I've worked on a few projects recently where we've wanted a Docker container to be able to SSH into other machines on the network. The approach we settled on was to let the Docker container share the SSH agent of the host machine.

Why would you want to do this?

In this situation these projects were Rails or Node.js applications that use Docker for development and the CI process, but in production the application is run traditionally – directly on top of the operating system.

These applications used either Capistrano or Shipit to automate the deployment of the applications, and we didn't want to re-write the deploy process just because we'd decided to adopt Docker for development and CI.

The challenge comes when Capistrano or Shipit runs from within the Docker container and needs to perform a task using SSH/SCP – our Docker container doesn't contain any SSH keys (as you'd probably expect).

As we already have a secure way for populating and managing SSH keys on our CI nodes before Docker was introduced as a technology sharing the SSH agent of the host with the container provided a very low friction route to deploying our application from within the container that is used to run the tests as part of our CI process. This seemed like a sensible approach as conceptually it is very similar to SSH agent forwarding between hosts.

Sharing the SSH Agent

To shared the SSH agent between your host machine and your docker container all you need to do is set an environment variable and a volume mount in your docker setup.

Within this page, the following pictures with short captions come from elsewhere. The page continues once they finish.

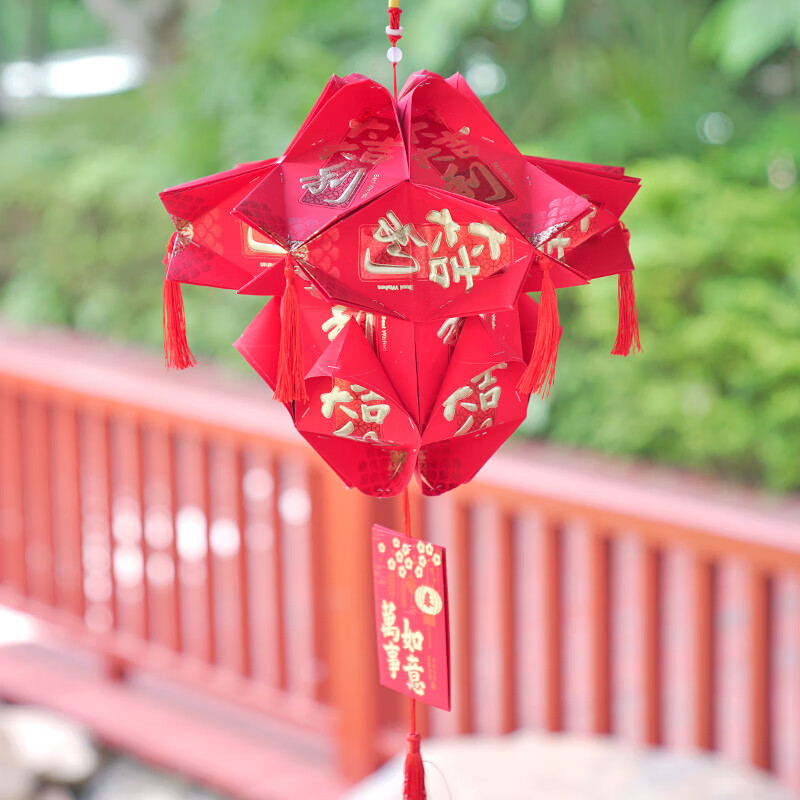 灯笼送孩子亲子作业手工红包灯笼中秋国庆中式创意利是封亲子作业宫灯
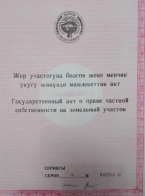 Продаю 5-к помещение (350 м²) в Бишкеке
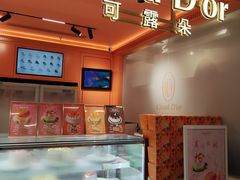 -CloudD'or可露朵蛋糕(1733商业空间店)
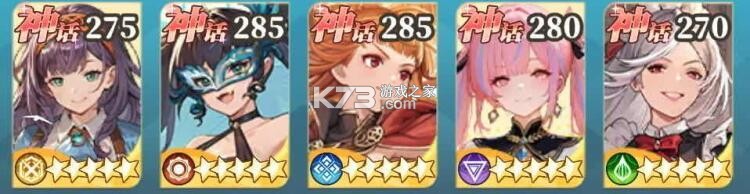 晴空双子 v1.0.0 手游官方版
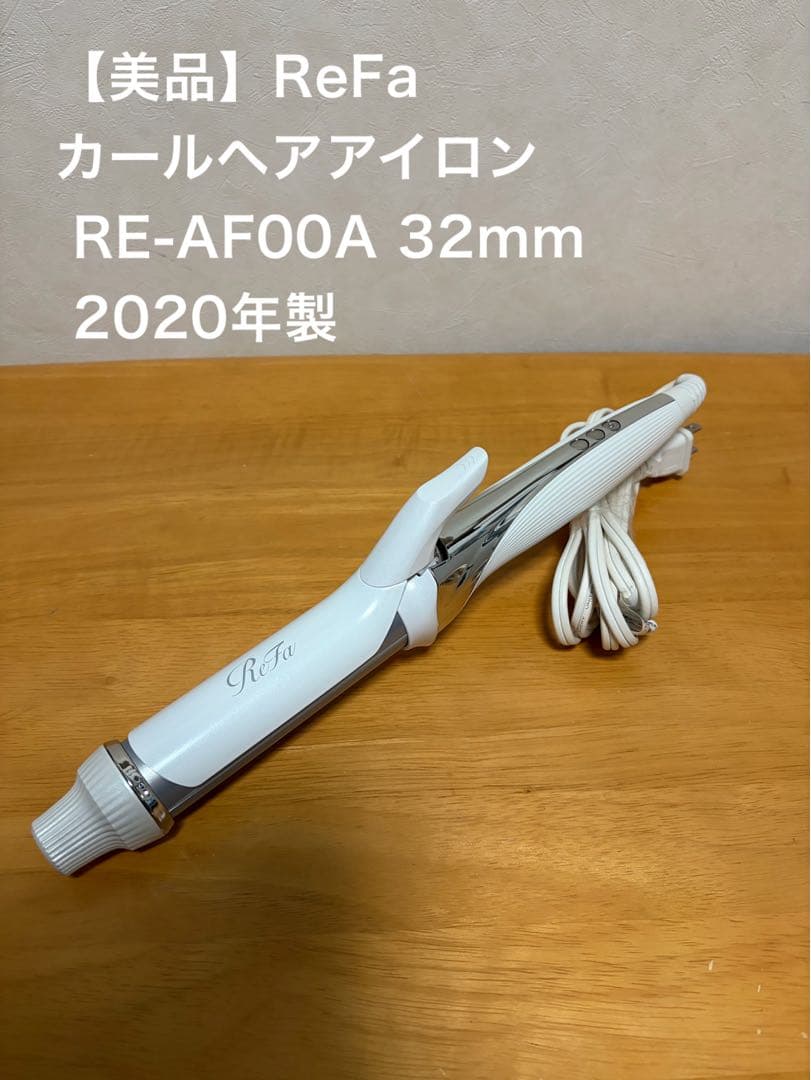 【美品】ReFa カールヘアアイロン RE-AF00A 32mm 2020年製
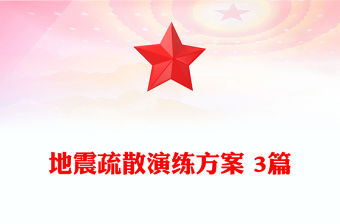 地震疏散演練方案 3篇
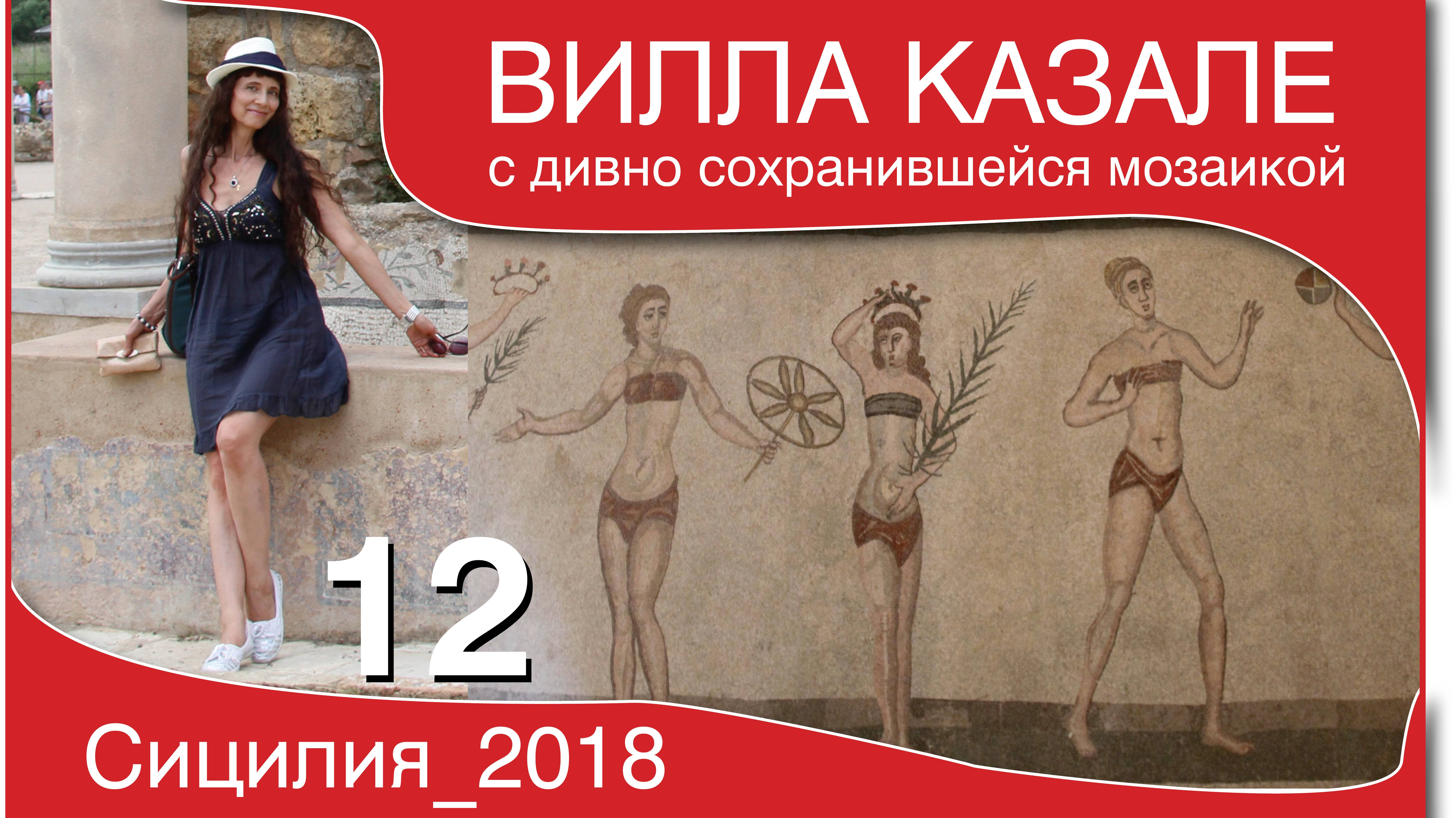 7_Вилла Казале_Сицилия_2018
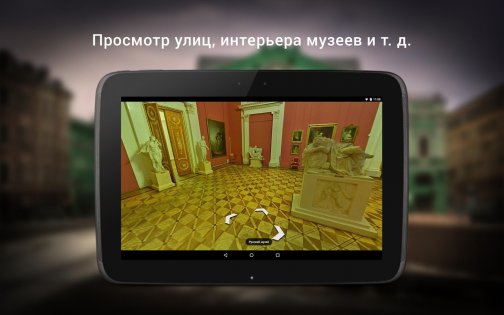 Google Карты 25.16.06.747108139. Скриншот 14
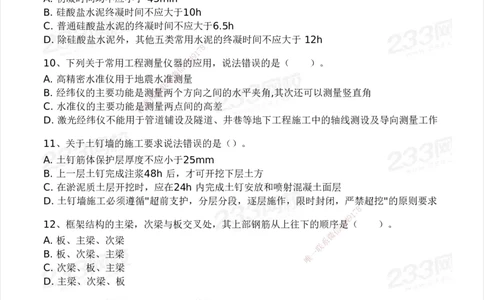 233-建筑-模考大赛试卷5月进阶挑战_2026年一级建造师_2026年一建建筑_2025年一建建筑SVIP_01-精华文档✿电子教材✿历年真题_53-建筑《模考大赛试卷+四色笔记》233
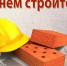 Игорь Власов поздравил работников и ветеранов строительной отрасли с профессиональным праздником - Аромашевский район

Here is an example of what this will look like with a fictitious docker-compose.yml:

version: '3'

services:
  app:
    container_name: yourcontainer
    environment:
      - SSH_AUTH_SOCK=/ssh-agent
    image: yourapp
    volumes:
      - ${SSH_AUTH_SOCK}:/ssh-agent

In the container, we're setting the environment variable SSH_AUTH_SOCK to the path /ssh-agent. We're then mounting the host's SSH agent socket path onto /ssh-agent within the container.

With this in place, you will now be able to run any SSH command from within your docker container as if you were running the command from the host machine.